The drive to Danau Kota takes me past a row of shops (just past Past Pasar Besar Gombak) along Batu Lima Jalan Gombak. It’s been a few decades (yes, I’m a decrepit old git) since I’ve been this way. I was surprised to find that the old Malay coffee-shop called “Rose Fatimah” still exists. It no longer stands on the old site but is now a few units farther down the road – all spruced-up and solid-looking (well, as spruced-up and solid-looking as an old Malay coffee-shop can be).
I remember the days when it was my duty every morning to cycle on the old Raleigh Chopper to get my dear grandma her daily dose of nasi lemak from Rose Fatimah. Looking back, I recall how I used to hate this chore. But it did have its high points: while waiting for the nasi lemak to be packed, I had the chance to enjoy a teh tarik and my first cigarette for the day. I was seventeen (or so) then – smoking in the house would have got me killed.

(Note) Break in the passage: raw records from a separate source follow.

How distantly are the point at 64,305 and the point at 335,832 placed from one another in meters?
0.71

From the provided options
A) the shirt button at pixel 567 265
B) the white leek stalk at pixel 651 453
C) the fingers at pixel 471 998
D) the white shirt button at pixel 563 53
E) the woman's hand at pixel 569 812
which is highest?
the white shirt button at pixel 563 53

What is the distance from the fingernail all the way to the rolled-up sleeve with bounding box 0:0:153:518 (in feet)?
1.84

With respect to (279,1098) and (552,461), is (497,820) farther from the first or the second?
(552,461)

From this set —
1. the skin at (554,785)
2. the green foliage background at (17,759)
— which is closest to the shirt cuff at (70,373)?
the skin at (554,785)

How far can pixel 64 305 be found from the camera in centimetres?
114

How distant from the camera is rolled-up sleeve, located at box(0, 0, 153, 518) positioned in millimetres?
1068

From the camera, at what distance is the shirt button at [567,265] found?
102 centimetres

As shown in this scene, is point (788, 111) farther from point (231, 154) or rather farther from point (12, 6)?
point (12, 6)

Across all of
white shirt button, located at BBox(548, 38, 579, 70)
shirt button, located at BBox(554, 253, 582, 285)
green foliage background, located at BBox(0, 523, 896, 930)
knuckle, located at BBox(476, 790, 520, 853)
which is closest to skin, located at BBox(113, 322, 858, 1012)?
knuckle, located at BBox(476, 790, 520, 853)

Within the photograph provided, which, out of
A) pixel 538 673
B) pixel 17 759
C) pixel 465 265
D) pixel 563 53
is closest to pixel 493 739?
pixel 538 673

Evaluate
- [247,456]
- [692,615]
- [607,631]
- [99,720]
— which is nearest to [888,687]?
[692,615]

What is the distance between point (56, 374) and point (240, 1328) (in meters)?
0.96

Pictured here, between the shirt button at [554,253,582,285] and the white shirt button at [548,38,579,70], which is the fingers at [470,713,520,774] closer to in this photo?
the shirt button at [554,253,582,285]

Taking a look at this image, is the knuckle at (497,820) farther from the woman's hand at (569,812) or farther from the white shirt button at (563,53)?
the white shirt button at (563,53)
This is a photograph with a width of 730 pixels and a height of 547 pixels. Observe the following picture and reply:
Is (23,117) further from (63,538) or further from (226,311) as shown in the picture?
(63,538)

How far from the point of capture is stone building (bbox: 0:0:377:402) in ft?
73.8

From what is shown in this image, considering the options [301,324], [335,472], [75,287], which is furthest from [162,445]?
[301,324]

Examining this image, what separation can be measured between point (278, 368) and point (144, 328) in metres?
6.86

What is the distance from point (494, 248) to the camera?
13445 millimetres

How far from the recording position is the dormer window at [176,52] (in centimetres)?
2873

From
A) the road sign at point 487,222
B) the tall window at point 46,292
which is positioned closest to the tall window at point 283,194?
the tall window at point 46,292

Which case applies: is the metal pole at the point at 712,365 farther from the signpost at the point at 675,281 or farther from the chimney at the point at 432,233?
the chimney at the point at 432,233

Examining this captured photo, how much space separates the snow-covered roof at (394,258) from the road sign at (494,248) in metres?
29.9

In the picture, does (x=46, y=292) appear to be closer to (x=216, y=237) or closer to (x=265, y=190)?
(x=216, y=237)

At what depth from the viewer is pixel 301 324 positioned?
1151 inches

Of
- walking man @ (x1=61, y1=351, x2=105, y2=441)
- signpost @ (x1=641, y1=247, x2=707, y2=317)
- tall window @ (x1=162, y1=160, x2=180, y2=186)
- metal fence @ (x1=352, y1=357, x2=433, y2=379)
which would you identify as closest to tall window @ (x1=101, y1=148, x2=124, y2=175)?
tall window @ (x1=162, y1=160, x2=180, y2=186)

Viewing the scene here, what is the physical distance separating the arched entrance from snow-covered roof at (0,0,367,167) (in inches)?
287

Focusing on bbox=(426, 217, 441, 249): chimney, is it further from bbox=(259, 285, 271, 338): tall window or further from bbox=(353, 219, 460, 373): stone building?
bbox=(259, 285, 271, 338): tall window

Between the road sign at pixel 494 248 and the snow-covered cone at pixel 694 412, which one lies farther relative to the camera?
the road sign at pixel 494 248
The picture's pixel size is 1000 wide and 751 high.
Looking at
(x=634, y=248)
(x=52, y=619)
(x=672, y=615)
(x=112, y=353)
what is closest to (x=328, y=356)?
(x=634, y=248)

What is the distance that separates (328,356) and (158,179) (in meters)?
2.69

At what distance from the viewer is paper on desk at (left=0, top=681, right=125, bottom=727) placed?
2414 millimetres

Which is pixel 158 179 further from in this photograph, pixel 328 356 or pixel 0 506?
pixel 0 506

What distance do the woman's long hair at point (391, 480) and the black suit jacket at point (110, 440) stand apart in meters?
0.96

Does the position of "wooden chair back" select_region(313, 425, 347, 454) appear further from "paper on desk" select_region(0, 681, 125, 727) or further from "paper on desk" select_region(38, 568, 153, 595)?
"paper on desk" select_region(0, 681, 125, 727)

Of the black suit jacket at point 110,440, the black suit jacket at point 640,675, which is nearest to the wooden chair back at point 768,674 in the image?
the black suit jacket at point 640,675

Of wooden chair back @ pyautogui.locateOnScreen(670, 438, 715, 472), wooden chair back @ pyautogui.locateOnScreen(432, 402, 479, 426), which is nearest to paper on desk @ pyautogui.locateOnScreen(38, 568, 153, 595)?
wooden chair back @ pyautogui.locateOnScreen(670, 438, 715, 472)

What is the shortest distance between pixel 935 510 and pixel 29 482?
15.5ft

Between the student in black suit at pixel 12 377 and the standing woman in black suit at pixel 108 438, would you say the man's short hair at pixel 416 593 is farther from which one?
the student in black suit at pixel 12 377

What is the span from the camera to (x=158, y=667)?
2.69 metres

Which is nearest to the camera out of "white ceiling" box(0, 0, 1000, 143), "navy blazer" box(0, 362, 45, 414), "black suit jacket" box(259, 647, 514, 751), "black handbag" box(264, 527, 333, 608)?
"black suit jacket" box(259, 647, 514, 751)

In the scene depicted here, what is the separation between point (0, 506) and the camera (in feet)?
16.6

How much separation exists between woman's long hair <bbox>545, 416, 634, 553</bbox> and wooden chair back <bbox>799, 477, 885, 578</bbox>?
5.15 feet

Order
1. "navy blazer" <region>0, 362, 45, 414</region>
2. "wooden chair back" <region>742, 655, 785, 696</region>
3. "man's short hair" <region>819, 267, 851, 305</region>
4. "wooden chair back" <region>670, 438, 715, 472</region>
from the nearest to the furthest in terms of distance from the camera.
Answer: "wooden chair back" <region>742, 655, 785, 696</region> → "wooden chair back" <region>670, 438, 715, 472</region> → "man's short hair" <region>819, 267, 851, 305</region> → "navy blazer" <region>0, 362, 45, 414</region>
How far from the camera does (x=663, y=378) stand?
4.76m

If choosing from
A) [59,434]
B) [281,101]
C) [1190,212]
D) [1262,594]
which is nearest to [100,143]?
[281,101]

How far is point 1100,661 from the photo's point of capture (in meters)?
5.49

Now, thirty years later, when I look back at all those trips to Rose Fatimah – regardless of how much I hated doing it at the time – I could not think of a greater honour than to cycle the four kilometres to get my grandma her nasi lemak. Heck! Today, I’d gladly cycle a hundred kilometres to get her her nasi lemak from Rose Fatimah. Isn’t it funny how we are all too willing to do things for people only after they are dead?
So, on a lark, I pulled-up at Rose Fatimah one fine morning to sample their legendary nasi lemak. Nothing has changed. The clientele is pretty much the same: old Malay gents wearing baju Melayu, sarongs and white skull caps talking amiably with each other – obviously just out of the nearby mosque after performing solat subuh. However, these are probably the sons of the same old gits wearing baju Melayu, sarong and white skull caps, who used to leer disapprovingly at me as I lit-up my cigarette thirty years ago (I was seventeen at the time, remember?).
And surprise of surprises, the owner is still alive. He sat quietly at a table near the service counter, serene as any dignified any old man could be, overseeing operations and smiling courteously at all the patrons. I smiled back, too. But it is obvious he didn’t remember me. Maybe one of these days I should drop by riding a Raleigh Chopper, dressed in faded Wranglers and a Fruit of the Loom T-shirt, and lighting a Benson and Hedges with the arrogance of a seventeen year old. Maybe that would jog his memory; then again, maybe it wouldn’t – he looks as if he is just a few days short of his 100th birthday.
But the magic came when the youngish Indonesian girl served me up my plate of nasi lemak. It was as if time had stood still at Rose Fatimah. It was as savoury, piquant and mouth-wateringly delicious as it was thirty years ago (I am talking about the nasi lemak, not the female Indonesian worker, OK?). If you are ever in the area at about breakfast time, do you self a favour – park your car, waltz in and order your nasi lemak. I would recommend the rendang daging. And if you don’t take beef, you can’t go wrong with their sambal sotong. Do this and then look me in the eye and tell that that wasn’t the best nasi lemak you’ve ever had in your entire life. I’m betting the two twenty sen coins I am rubbing together in my pocket that you will not be able to do this. In a sentence, Rose Fatimah serves the best nasi lemak in the world!
As I paid for my food it struck me that in a world where everything is changing (and going to pieces at the same time), it is comforting to know that some things remain the same – like this old Malay coffee-shop known as Rose Fatimah.